The original image can be extracted based on vector values, and HSV is done to get the color depth by converting RGB to HSV. According to the histogram, the rice object average value ranges from 232 to 256. Figure 3 displays the HSV image.

Figure 3. The difference in the image of the original rice foreign object: (a), HSV (b), hue (c), saturation (d), value (e)

The gray level co-occurrence matrix (GLCM) was then utilized to extract texture features in a variety of domains and applications, including image capture, biometrics, pattern recognition, and remote sensing [24]. In GLCM, the local pattern of an image is examined, while the grayscale pixel value is determined based on the total of the contrasts. Eqns. (1), (2), (3), (4), (5), and (6) of this works main variables include contrast, dissimilarity, homogeneity, energy, correlation, and ASM. Angle orientation values and lengths too close or far apart will make the information on each pixel relatively homogeneous or uneven and will also make the information between pixels meaningless. GLCM will extract the pixel information after the HSV image is greyed out. In this case, the RGB color image will be converted to HSV and then into a grey image. It is necessary to normalize the co-occurrence matrix before generating the GLCM variable. First, the entire co-occurrence accumulation is divided to calculate the normalization. The pieces are added together once they have been normalized. The difference in the amount of gray visible in an image is referred to as the contrast value; there will be no contrast if all pixels have the same value.

Contrast $=\sum_{i=1}^L \sum_{j=1}^L Y(i, j)(i-\mu i)^2$           (1)

Eq. (1) calculates the average intensity of pixels in class i and the intensity difference between pairs of pixels (i,j). Y(i,j) represents the frequency with which the pixel pairings (i,j) appear in the image, and μi represents the class i mean of pixel intensity. Homogeneity shows the image with a degree of grey similarity, and Eq. (2) is the similarity.

Homogeneity $=\sum_{i=1}^L \sum_{j=1}^L \frac{Y(i, j)^2}{1+(i-j)^2}$                         (2)

Energy indicates a measure of the concentration of a pair of pixels in an intensity matrix that is congruent at some coordinates, Eq. (3) is the energy equation.

Energy $=\sum_{i=1}^L \sum_{j=1}^L Y(i, j)^2$                           (3)

Dissimilarity is a measure of the distance between pairs of objects (pixels) in the desired region, and the following shows Eq. (4) is the equation.

Dissimilarity $=\sum_{i=1}^L \sum_{j=1}^L|i-j| p(i, j)$                                    (4)

Correlation $=\frac{\sum_{i=1}^{N g} \sum_{j=1}^{N g}[(i j) p(i, j)]-\mu_x \mu_y}{\sigma_x \sigma_y}$                                       (5)

Angular Second Moment $(A S M)=\sum_{i, j=0}^{N-1} i P_{i, j^2}$                                      (6)

Homogeneity measures how uniformly distributed the pixels are in GLCM. The homogeneity value has a negative link with the contrast value; as the homogeneity value rises, the contrast value falls. The angular second moment (ASM) measures texture uniformity similarly to homogeneity; the correlation demonstrates a linear dependency between the grey level value and the GLCM, demonstrating the dependence of the local grey level on the texture image. Similar grey-level regions can yield higher correlation scores. They serve as training data for naive bayes, decision trees, and support vector machines, and all these equations eventually attempt to determine six texture attributes for each image patch (SVM). In Figure 4, we can understand the various angles 0°, 45°, 90° dan 135° represent the position of the focus pixels.

------------------------------------------------------------------------

[Jobs]
(a) Copy out, word for word, the part of the texture-feature excerpt that begins with the words containing "The original image" and ends with "the HSV image.".
(b) In the texture-feature excerpt, what range does the histogram give for the rice object's average value?

[Collected data entries]
------------------------------------------------------------------------

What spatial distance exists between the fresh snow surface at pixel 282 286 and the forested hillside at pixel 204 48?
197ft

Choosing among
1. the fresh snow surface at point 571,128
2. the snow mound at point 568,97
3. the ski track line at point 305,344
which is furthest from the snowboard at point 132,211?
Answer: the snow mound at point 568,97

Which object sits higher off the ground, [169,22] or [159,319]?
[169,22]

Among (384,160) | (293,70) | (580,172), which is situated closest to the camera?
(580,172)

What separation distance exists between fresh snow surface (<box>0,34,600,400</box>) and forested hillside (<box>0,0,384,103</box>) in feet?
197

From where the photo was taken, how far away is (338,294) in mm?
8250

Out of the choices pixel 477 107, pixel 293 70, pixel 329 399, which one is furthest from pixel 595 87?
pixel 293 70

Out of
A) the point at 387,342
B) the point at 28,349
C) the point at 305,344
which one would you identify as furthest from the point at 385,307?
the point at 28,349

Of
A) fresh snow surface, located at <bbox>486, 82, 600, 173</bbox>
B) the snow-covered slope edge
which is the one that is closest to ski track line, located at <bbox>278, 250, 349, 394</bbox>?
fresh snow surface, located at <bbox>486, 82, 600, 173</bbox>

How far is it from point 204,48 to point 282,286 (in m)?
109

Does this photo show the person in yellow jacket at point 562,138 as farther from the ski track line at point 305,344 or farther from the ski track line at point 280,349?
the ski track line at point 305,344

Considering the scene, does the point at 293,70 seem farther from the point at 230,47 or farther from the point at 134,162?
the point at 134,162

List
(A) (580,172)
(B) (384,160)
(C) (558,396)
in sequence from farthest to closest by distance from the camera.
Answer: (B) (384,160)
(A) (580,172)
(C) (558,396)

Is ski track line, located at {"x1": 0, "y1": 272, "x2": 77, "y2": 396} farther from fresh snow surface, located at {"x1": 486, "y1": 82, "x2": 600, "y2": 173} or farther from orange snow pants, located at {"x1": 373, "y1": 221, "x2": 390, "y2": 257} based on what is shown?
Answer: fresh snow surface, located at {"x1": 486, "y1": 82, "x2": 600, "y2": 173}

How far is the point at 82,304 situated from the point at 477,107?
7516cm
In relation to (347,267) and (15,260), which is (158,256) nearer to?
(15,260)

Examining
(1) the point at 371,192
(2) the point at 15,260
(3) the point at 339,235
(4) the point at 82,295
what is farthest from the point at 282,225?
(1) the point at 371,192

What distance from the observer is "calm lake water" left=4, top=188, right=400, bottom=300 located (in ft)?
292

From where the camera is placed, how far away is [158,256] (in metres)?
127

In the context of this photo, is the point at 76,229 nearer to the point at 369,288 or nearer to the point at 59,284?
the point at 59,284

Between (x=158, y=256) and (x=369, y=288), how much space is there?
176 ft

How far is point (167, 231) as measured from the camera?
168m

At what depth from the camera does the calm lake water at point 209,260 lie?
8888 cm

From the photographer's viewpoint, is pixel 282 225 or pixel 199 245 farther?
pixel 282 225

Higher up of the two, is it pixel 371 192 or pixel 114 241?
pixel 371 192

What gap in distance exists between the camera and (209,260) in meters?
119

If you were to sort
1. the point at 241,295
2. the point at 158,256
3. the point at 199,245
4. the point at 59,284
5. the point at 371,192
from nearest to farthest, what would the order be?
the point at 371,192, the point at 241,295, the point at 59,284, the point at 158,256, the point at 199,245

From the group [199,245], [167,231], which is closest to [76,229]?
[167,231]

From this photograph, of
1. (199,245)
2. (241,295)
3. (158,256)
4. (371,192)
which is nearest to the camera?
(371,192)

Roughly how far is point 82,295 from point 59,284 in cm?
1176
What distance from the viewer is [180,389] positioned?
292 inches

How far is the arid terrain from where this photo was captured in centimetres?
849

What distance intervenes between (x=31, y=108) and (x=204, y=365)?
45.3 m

------------------------------------------------------------------------

[Correct answers]
(a)
The original image can be extracted based on vector values, and HSV is done to get the color depth by converting RGB to HSV. According to the histogram, the rice object average value ranges from 232 to 256. Figure 3 displays the HSV image.

(b) The rice object's average value ranges from 232 to 256.